__Tugas yang Dikerjakan__:
[1] Rangkumlah teks tentang politik dan kelaparan di Papua dalam dua kalimat.
[2] Tentukan apakah setiap pernyataan berikut sesuai dengan teks tentang politik dan kelaparan di Papua, lalu jawab ya atau tidak disertai kutipan kata-kata penentunya dari teks: (a) Dua provinsi dan 42 kabupaten/kota menyelenggarakan pesta demokrasi hampir bersamaan. (b) Pesawat pembawa suplai makanan dari Jayapura dapat mendarat di Yahukimo. (c) Makanan pokok yang disebut dalam teks adalah beras.
[3] Ulangi dengan tepat bagian teks tentang politik dan kelaparan di Papua, dimulai dari "Tercurahnya waktu untuk" dan berlanjut sampai "tengok ke belakang.".

Bagi masyarakat Papua jelang tahun politik 2018 dan 2019, bagai makan buah simalakama: Ikut politik mereka mati kelaparan, tidak ikut politik mereka tidak dapat bantuan! Hanya ikut ramai dan teriak dalam kampanye dapat uang dan sembako. Kalau bertani, harus kerja banting tulang berbulan-bulan baru dapat hasil. Nyatanya, magnet politik lebih kuat dibanding berkebun di ladang. Masyarakat diajak pragmatis.
Tercurahnya waktu untuk politik di Papua dan Papua Barat ketika pemerintah pusat membuka kran pemekaran. Bayangkan, dua provinsi dan 42 kabupaten/kota melaksanakan pesta demokrasi secara hampir bersamaan. Seluruh masyarakat yang tinggal di kampung-kampung berjibaku untuk memenangkan jagonya. Bantuan sembako dan uang gratis membuat mama-mama dan pace-pace dong duduk santai.
Akhirnya ladang ditinggalkan terbengkalai menjadi mangsa ternak babi. Bahan makanan di wilayah itu tamat. Di sinilah awal malapetaka bagi masyarakat Papua. Bencana kelaparan mengancam! Benarkah? Coba kita tengok ke belakang.
Yahukimo kelaparan
Sungguh mengherankan, Kabupaten Yahukimo yang dijuluki sebagai lumbung pangan utama kawasan Pegunungan Tengah Papua mengalami musibah bencana kelaparan pada tahun 2005-2006, terulang kembali pada tahun 2009. Puluhan korban meninggal dunia dan terjadi wabah busung lapar.
Gara-gara perubahan orientasi dari tradisi bertani kepada kegiatan politik praktis. Orang papua diajak "melompat" masuk di arena demokrasi modern dan meninggalkan pertanian tradisional leluhur mereka. Politik di Papua meninggalkan konflik horisontal: saling curiga, dendam, dan perang suku. Sampai saat ini masih ada kabupaten pemekaran belum berjalan normal roda pemerintahannya.
Kondisi kacau seperti itu tidak memungkinkan petani keluar rumah untuk beraktivitas di ladang. Banyak berdiam di rumah. Mau ke kebun takut dengan ancaman musuh atau lawan politiknya. Ubi jalar sebagai makanan pokok tidak menghasilkan. Bantuan sembako dalam bentuk beras dan mie instan, ikan kaleng sudah menipis. Harapan ada suplai makanan dari Jayapura, tapi pesawat tidak bisa mendarat karena faktor keamanan dan cuaca. Yang terjadi di Yahukimo adalah krisis pangan.

Entri dari dataset anotasi:
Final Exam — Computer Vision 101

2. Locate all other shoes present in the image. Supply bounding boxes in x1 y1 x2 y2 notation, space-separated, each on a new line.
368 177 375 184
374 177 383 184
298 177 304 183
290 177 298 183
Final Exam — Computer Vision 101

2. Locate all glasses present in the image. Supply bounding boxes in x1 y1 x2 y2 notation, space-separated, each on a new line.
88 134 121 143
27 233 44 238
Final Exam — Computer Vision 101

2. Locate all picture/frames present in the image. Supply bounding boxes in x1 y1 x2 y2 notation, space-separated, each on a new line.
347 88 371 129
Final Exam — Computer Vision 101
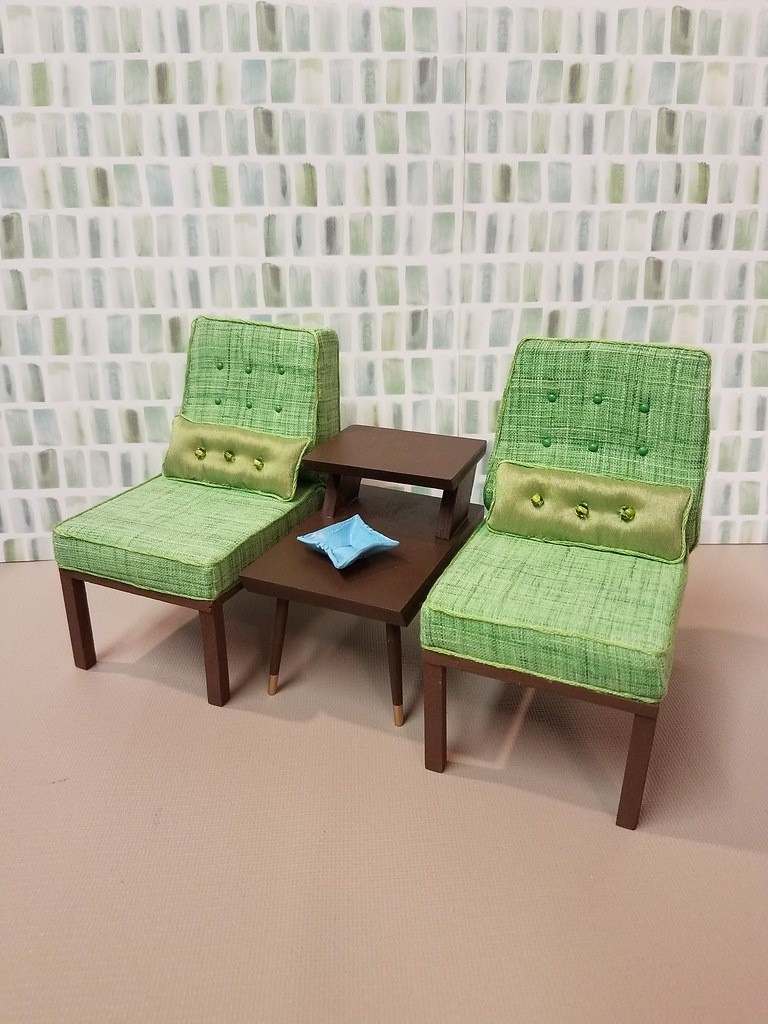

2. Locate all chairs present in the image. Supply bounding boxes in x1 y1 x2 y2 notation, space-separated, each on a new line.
417 333 715 832
48 311 345 710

__Jawaban yang Diharapkan__:
[1] Menjelang tahun politik 2018 dan 2019, masyarakat Papua lebih tertarik pada kampanye yang memberi uang dan sembako daripada bertani, sehingga ladang ditinggalkan terbengkalai. Kabupaten Yahukimo, yang dijuluki lumbung pangan utama kawasan Pegunungan Tengah Papua, mengalami bencana kelaparan pada tahun 2005-2006 dan 2009 karena perubahan orientasi dari tradisi bertani ke politik praktis, sementara konflik membuat petani takut pergi ke ladang.

[2]
(a) Ya: "dua provinsi dan 42 kabupaten/kota melaksanakan pesta demokrasi secara hampir bersamaan".
(b) Tidak: "pesawat tidak bisa mendarat karena faktor keamanan dan cuaca".
(c) Tidak: "Ubi jalar sebagai makanan pokok tidak menghasilkan."

[3]
Tercurahnya waktu untuk politik di Papua dan Papua Barat ketika pemerintah pusat membuka kran pemekaran. Bayangkan, dua provinsi dan 42 kabupaten/kota melaksanakan pesta demokrasi secara hampir bersamaan. Seluruh masyarakat yang tinggal di kampung-kampung berjibaku untuk memenangkan jagonya. Bantuan sembako dan uang gratis membuat mama-mama dan pace-pace dong duduk santai.
Akhirnya ladang ditinggalkan terbengkalai menjadi mangsa ternak babi. Bahan makanan di wilayah itu tamat. Di sinilah awal malapetaka bagi masyarakat Papua. Bencana kelaparan mengancam! Benarkah? Coba kita tengok ke belakang.